Uma nova Política Nacional de Educação Especial foi instituída no Brasil com um decreto publicado no dia 1° de outubro. A regra permite a criação de classes especializadas, apenas para alunos com deficiência, o que tem sido criticado por pais e especialistas como volta da segregação. Para o psicanalista Leandro de Lajonquière, pequisador de Ciências da Educação na Universidade Paris 8, é preciso garantir uma educação inclusiva que leve em conta a sigularidade da criança, e não a coloque em uma categoria. "Uma criança autista não é igual a sua vizinha autista", diz o professor à RFI.

A política de inclusão de estudantes com deficiência em escolas regulares, efetivada nas últimas décadas, ampliou a inclusão de alunos especiais no ensino brasileiro. Em 2000, havia cerca de 700 mil estudantes em condição de educação especial, a maior parte deles em instituições especializadas. Em 2018, o número de matrículas de alunos com deficiência ou transtornos globais chegou a 1,2 milhão, a maioria delas em instituições públicas, de acordo com dados do Inep (Instituto Nacional de Estudos e Pesquisas Educacionais Anísio Teixeira).

O avanço, apesar de positivo, tem limitações na forma como a introdução dessas crianças foi feita na escola, alerta o pesquisador da Universidade Vincennes-Saint Denis (Paris 8). "A questão é que essa chamada inclusão se faz de maneira cega, no sentido de que as autoridades, e às vezes até alguns pesquisadores, não se perguntam sobre as especificidades das situações. Uma criança deficiente visual se beneficia da inclusão escolar, uma criança considerada autista também se beneficia com a inclusão escolar. A política pensa que essas duas crianças são equivalentes, mas elas não são", afirma.

Para ele, o Brasil precisa levar a discussão da educação especial para além dos muros da escolas e ampliar a oferta de atividades para essas crianças, de forma adequada às suas necessidades.

"Precisamos pensar o que oferecemos para as crianças. O que acontece é que isso é um ponto cego no Brasil, ou passa pela escola ou pela família. Mas a criança precisa da escola, precisa da família, mas também precisa de umas tantas coisas a mais. Na França, temos as atividades periescolares, nos centros de lazer, por exemplo", cita De Lajonquière.

Confira os principais trechos da entrevista ao RFI Convida

RFI - Nos últimos anos, com a política de inclusão de crianças com deficiência e com transtornos do desenvolvimento em classes regulares, houve um grande aumento nas matrículas de educação especial no Brasil. Essa inclusão foi efetiva?

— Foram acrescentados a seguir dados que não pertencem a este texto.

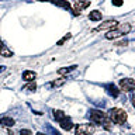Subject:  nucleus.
<instances>
[{"label":"nucleus","instance_id":"obj_6","mask_svg":"<svg viewBox=\"0 0 135 135\" xmlns=\"http://www.w3.org/2000/svg\"><path fill=\"white\" fill-rule=\"evenodd\" d=\"M120 87H121L124 91H128V93L134 91V90H135V80L131 79V78L121 79V80H120Z\"/></svg>","mask_w":135,"mask_h":135},{"label":"nucleus","instance_id":"obj_20","mask_svg":"<svg viewBox=\"0 0 135 135\" xmlns=\"http://www.w3.org/2000/svg\"><path fill=\"white\" fill-rule=\"evenodd\" d=\"M111 3L114 4V6H117V7L122 6V0H111Z\"/></svg>","mask_w":135,"mask_h":135},{"label":"nucleus","instance_id":"obj_4","mask_svg":"<svg viewBox=\"0 0 135 135\" xmlns=\"http://www.w3.org/2000/svg\"><path fill=\"white\" fill-rule=\"evenodd\" d=\"M54 118L61 124V127L63 129L69 131V129L73 128V122H72V120L63 111H61V110H54Z\"/></svg>","mask_w":135,"mask_h":135},{"label":"nucleus","instance_id":"obj_10","mask_svg":"<svg viewBox=\"0 0 135 135\" xmlns=\"http://www.w3.org/2000/svg\"><path fill=\"white\" fill-rule=\"evenodd\" d=\"M104 89L107 90L108 94L113 96V97H118V96H120V93H121L120 90H118V87H117L114 83H107V84L104 86Z\"/></svg>","mask_w":135,"mask_h":135},{"label":"nucleus","instance_id":"obj_24","mask_svg":"<svg viewBox=\"0 0 135 135\" xmlns=\"http://www.w3.org/2000/svg\"><path fill=\"white\" fill-rule=\"evenodd\" d=\"M4 69H6V66H0V73H2V72H3Z\"/></svg>","mask_w":135,"mask_h":135},{"label":"nucleus","instance_id":"obj_3","mask_svg":"<svg viewBox=\"0 0 135 135\" xmlns=\"http://www.w3.org/2000/svg\"><path fill=\"white\" fill-rule=\"evenodd\" d=\"M108 118L111 120L114 124H118V125H122L127 122V118H128V115H127V113L124 111L122 108H118V107H114L108 111Z\"/></svg>","mask_w":135,"mask_h":135},{"label":"nucleus","instance_id":"obj_13","mask_svg":"<svg viewBox=\"0 0 135 135\" xmlns=\"http://www.w3.org/2000/svg\"><path fill=\"white\" fill-rule=\"evenodd\" d=\"M66 82V78H61V79H56V80H52V82H49L46 84V87L48 89H52V87H59L62 86V84H65Z\"/></svg>","mask_w":135,"mask_h":135},{"label":"nucleus","instance_id":"obj_11","mask_svg":"<svg viewBox=\"0 0 135 135\" xmlns=\"http://www.w3.org/2000/svg\"><path fill=\"white\" fill-rule=\"evenodd\" d=\"M0 55H2V56H4V58H10V56H13V52L7 48L6 45L3 44L2 40H0Z\"/></svg>","mask_w":135,"mask_h":135},{"label":"nucleus","instance_id":"obj_23","mask_svg":"<svg viewBox=\"0 0 135 135\" xmlns=\"http://www.w3.org/2000/svg\"><path fill=\"white\" fill-rule=\"evenodd\" d=\"M128 44V41H122V42H118L117 45H120V46H124V45H127Z\"/></svg>","mask_w":135,"mask_h":135},{"label":"nucleus","instance_id":"obj_14","mask_svg":"<svg viewBox=\"0 0 135 135\" xmlns=\"http://www.w3.org/2000/svg\"><path fill=\"white\" fill-rule=\"evenodd\" d=\"M0 124L4 127H13L14 125V120L11 117H2L0 118Z\"/></svg>","mask_w":135,"mask_h":135},{"label":"nucleus","instance_id":"obj_16","mask_svg":"<svg viewBox=\"0 0 135 135\" xmlns=\"http://www.w3.org/2000/svg\"><path fill=\"white\" fill-rule=\"evenodd\" d=\"M76 65H72V66H68V68H61V69L58 70V73L59 75H68V73H70V72H73L76 69Z\"/></svg>","mask_w":135,"mask_h":135},{"label":"nucleus","instance_id":"obj_15","mask_svg":"<svg viewBox=\"0 0 135 135\" xmlns=\"http://www.w3.org/2000/svg\"><path fill=\"white\" fill-rule=\"evenodd\" d=\"M89 18L91 21H100L101 20V11L99 10H93L90 11V14H89Z\"/></svg>","mask_w":135,"mask_h":135},{"label":"nucleus","instance_id":"obj_21","mask_svg":"<svg viewBox=\"0 0 135 135\" xmlns=\"http://www.w3.org/2000/svg\"><path fill=\"white\" fill-rule=\"evenodd\" d=\"M20 135H32V132L30 129H21L20 131Z\"/></svg>","mask_w":135,"mask_h":135},{"label":"nucleus","instance_id":"obj_17","mask_svg":"<svg viewBox=\"0 0 135 135\" xmlns=\"http://www.w3.org/2000/svg\"><path fill=\"white\" fill-rule=\"evenodd\" d=\"M45 129L48 131L49 135H61V132H59V131H56L52 125H49V124H45Z\"/></svg>","mask_w":135,"mask_h":135},{"label":"nucleus","instance_id":"obj_19","mask_svg":"<svg viewBox=\"0 0 135 135\" xmlns=\"http://www.w3.org/2000/svg\"><path fill=\"white\" fill-rule=\"evenodd\" d=\"M70 37H72V34H66V35L63 37L62 40H59V41H58V44H56V45H59V46H61V45H63V44H65V42H66L68 40H69Z\"/></svg>","mask_w":135,"mask_h":135},{"label":"nucleus","instance_id":"obj_18","mask_svg":"<svg viewBox=\"0 0 135 135\" xmlns=\"http://www.w3.org/2000/svg\"><path fill=\"white\" fill-rule=\"evenodd\" d=\"M24 90H28V91H35L37 90V84L31 82V83H28L27 86H24Z\"/></svg>","mask_w":135,"mask_h":135},{"label":"nucleus","instance_id":"obj_25","mask_svg":"<svg viewBox=\"0 0 135 135\" xmlns=\"http://www.w3.org/2000/svg\"><path fill=\"white\" fill-rule=\"evenodd\" d=\"M37 135H46V134H44V132H37Z\"/></svg>","mask_w":135,"mask_h":135},{"label":"nucleus","instance_id":"obj_7","mask_svg":"<svg viewBox=\"0 0 135 135\" xmlns=\"http://www.w3.org/2000/svg\"><path fill=\"white\" fill-rule=\"evenodd\" d=\"M118 25V21L117 20H105L104 23H101L100 25H97V27L93 30V32H97V31H101V30H107V28H115Z\"/></svg>","mask_w":135,"mask_h":135},{"label":"nucleus","instance_id":"obj_5","mask_svg":"<svg viewBox=\"0 0 135 135\" xmlns=\"http://www.w3.org/2000/svg\"><path fill=\"white\" fill-rule=\"evenodd\" d=\"M75 134L76 135H93L94 134V127L90 124H78Z\"/></svg>","mask_w":135,"mask_h":135},{"label":"nucleus","instance_id":"obj_12","mask_svg":"<svg viewBox=\"0 0 135 135\" xmlns=\"http://www.w3.org/2000/svg\"><path fill=\"white\" fill-rule=\"evenodd\" d=\"M37 78V73L32 70H25L23 72V80H25V82H34V79Z\"/></svg>","mask_w":135,"mask_h":135},{"label":"nucleus","instance_id":"obj_9","mask_svg":"<svg viewBox=\"0 0 135 135\" xmlns=\"http://www.w3.org/2000/svg\"><path fill=\"white\" fill-rule=\"evenodd\" d=\"M40 2H46V3L55 4V6L62 7V8H65V10H68V11L72 10V6L68 3V0H40Z\"/></svg>","mask_w":135,"mask_h":135},{"label":"nucleus","instance_id":"obj_22","mask_svg":"<svg viewBox=\"0 0 135 135\" xmlns=\"http://www.w3.org/2000/svg\"><path fill=\"white\" fill-rule=\"evenodd\" d=\"M131 101H132V105L135 107V93H134L132 96H131Z\"/></svg>","mask_w":135,"mask_h":135},{"label":"nucleus","instance_id":"obj_2","mask_svg":"<svg viewBox=\"0 0 135 135\" xmlns=\"http://www.w3.org/2000/svg\"><path fill=\"white\" fill-rule=\"evenodd\" d=\"M131 31V24L125 23V24H118L115 28L110 30V31L105 34V38L107 40H115L118 37H122L125 35V34H128Z\"/></svg>","mask_w":135,"mask_h":135},{"label":"nucleus","instance_id":"obj_8","mask_svg":"<svg viewBox=\"0 0 135 135\" xmlns=\"http://www.w3.org/2000/svg\"><path fill=\"white\" fill-rule=\"evenodd\" d=\"M90 6V0H86V2H80V0H76L75 2V7H73V16H80L83 8H86Z\"/></svg>","mask_w":135,"mask_h":135},{"label":"nucleus","instance_id":"obj_1","mask_svg":"<svg viewBox=\"0 0 135 135\" xmlns=\"http://www.w3.org/2000/svg\"><path fill=\"white\" fill-rule=\"evenodd\" d=\"M87 117L93 124L103 125L105 129H110V118L104 111H101V110H90Z\"/></svg>","mask_w":135,"mask_h":135}]
</instances>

Leandro de Lajonquière -  A gente deve contextualizar um pouco esse fenômeno da explosão de matrículas. Por uma lado, é de grande importância e muito bem-vinda a iniciativa. E não foi apenas uma iniciativa do Brasil, é o que é feito em boa parte dos grandes países ocidentais, o fato de que  crianças ditas com dificuldades ou em situação de deficiência possam frequentar uma escola comum. Isso é obviamente um avanço diante do que era a norma anterior. A norma anterior era considerar essas crianças anormais e, portanto, elas não podiam ir à escola de todos os dias, onde frequentava a maioria das crianças.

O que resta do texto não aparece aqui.